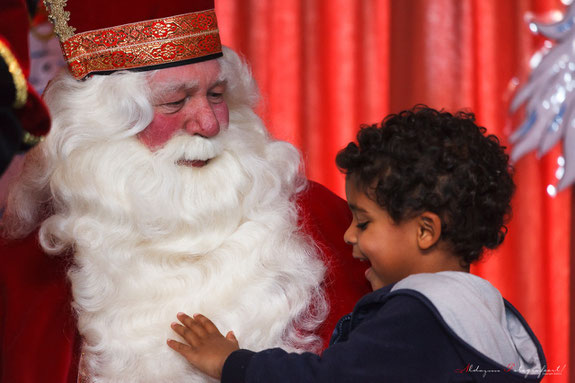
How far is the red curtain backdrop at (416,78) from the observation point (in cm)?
303

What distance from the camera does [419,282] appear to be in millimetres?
1513

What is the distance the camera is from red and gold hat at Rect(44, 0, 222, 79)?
6.22ft

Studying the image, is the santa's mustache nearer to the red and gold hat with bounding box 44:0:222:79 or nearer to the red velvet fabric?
the red and gold hat with bounding box 44:0:222:79

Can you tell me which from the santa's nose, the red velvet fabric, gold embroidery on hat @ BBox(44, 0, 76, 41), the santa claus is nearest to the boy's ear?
the santa claus

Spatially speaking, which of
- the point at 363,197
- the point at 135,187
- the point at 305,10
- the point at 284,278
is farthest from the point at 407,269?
the point at 305,10

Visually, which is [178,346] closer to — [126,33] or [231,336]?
[231,336]

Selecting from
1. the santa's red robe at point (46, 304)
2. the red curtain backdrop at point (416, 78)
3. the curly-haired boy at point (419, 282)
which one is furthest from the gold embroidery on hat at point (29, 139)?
the red curtain backdrop at point (416, 78)

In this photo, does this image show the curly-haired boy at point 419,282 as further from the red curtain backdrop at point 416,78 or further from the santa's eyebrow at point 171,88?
the red curtain backdrop at point 416,78

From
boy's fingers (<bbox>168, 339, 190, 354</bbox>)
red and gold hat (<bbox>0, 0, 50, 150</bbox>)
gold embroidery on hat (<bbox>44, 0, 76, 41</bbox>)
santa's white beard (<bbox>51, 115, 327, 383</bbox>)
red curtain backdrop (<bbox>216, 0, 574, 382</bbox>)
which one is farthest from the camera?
red curtain backdrop (<bbox>216, 0, 574, 382</bbox>)

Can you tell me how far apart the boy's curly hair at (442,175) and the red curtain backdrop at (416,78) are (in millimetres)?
1385

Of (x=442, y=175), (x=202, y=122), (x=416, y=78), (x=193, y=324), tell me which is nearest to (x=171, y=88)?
(x=202, y=122)

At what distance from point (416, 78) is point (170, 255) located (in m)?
1.62

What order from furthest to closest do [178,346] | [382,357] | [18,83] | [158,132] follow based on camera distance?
1. [158,132]
2. [178,346]
3. [382,357]
4. [18,83]

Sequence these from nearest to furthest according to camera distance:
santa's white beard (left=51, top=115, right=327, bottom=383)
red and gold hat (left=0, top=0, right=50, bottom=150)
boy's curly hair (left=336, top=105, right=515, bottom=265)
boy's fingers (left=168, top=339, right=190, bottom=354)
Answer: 1. red and gold hat (left=0, top=0, right=50, bottom=150)
2. boy's curly hair (left=336, top=105, right=515, bottom=265)
3. boy's fingers (left=168, top=339, right=190, bottom=354)
4. santa's white beard (left=51, top=115, right=327, bottom=383)
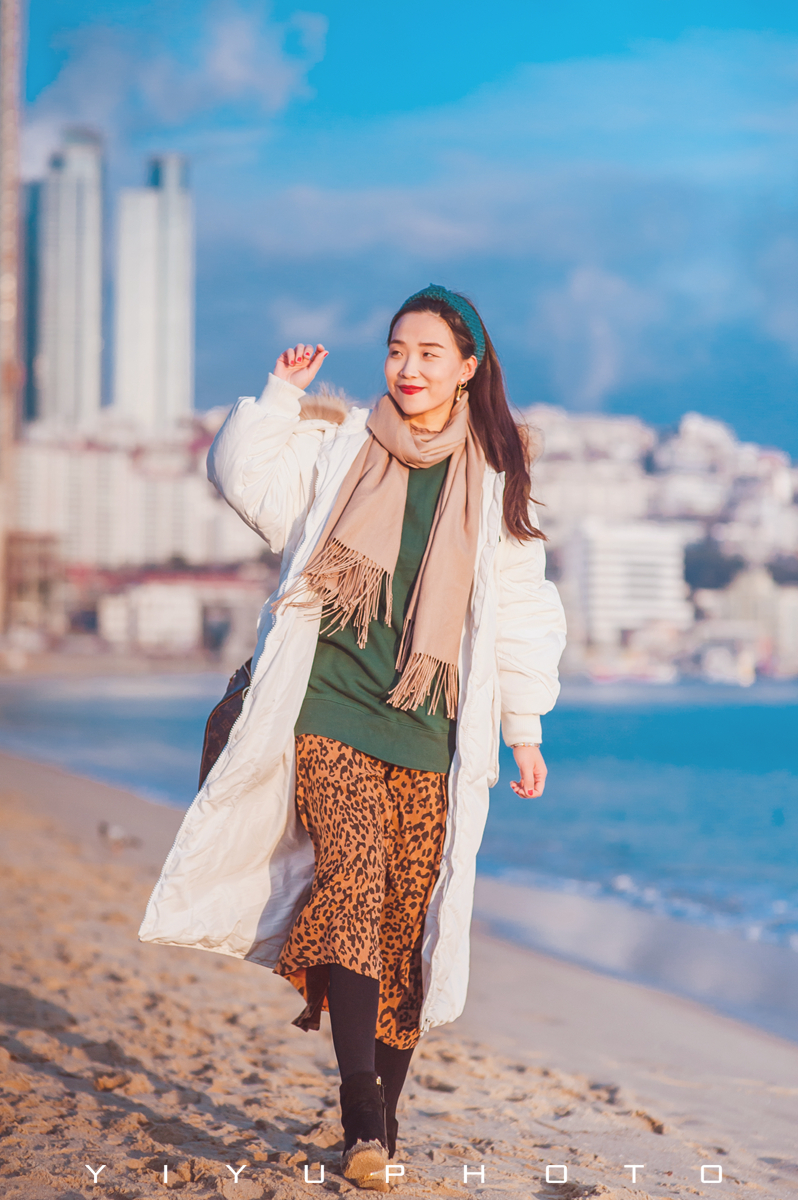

Task details:
Please reproduce the material starting with the line that contains "Can you tell me how" and going on through the end of the material, replacing "camera distance" with "distance from the camera" and keeping everything else the same. Leave the pictures out.

Exercise result:
Can you tell me how far apart the boy's curly hair at (442,175) and the red curtain backdrop at (416,78) are (in millimetres)?
1385

Of (x=442, y=175), (x=202, y=122), (x=416, y=78), (x=193, y=324), tell me which is nearest to (x=171, y=88)?
(x=202, y=122)

At what distance from point (416, 78) is point (170, 255) located (in m)?
1.62

What order from furthest to closest do [178,346] | [382,357] | [18,83] | [158,132] follow based on distance from the camera?
1. [158,132]
2. [178,346]
3. [382,357]
4. [18,83]

Sequence these from nearest to furthest according to distance from the camera:
santa's white beard (left=51, top=115, right=327, bottom=383)
red and gold hat (left=0, top=0, right=50, bottom=150)
boy's curly hair (left=336, top=105, right=515, bottom=265)
boy's fingers (left=168, top=339, right=190, bottom=354)
Answer: 1. red and gold hat (left=0, top=0, right=50, bottom=150)
2. boy's curly hair (left=336, top=105, right=515, bottom=265)
3. boy's fingers (left=168, top=339, right=190, bottom=354)
4. santa's white beard (left=51, top=115, right=327, bottom=383)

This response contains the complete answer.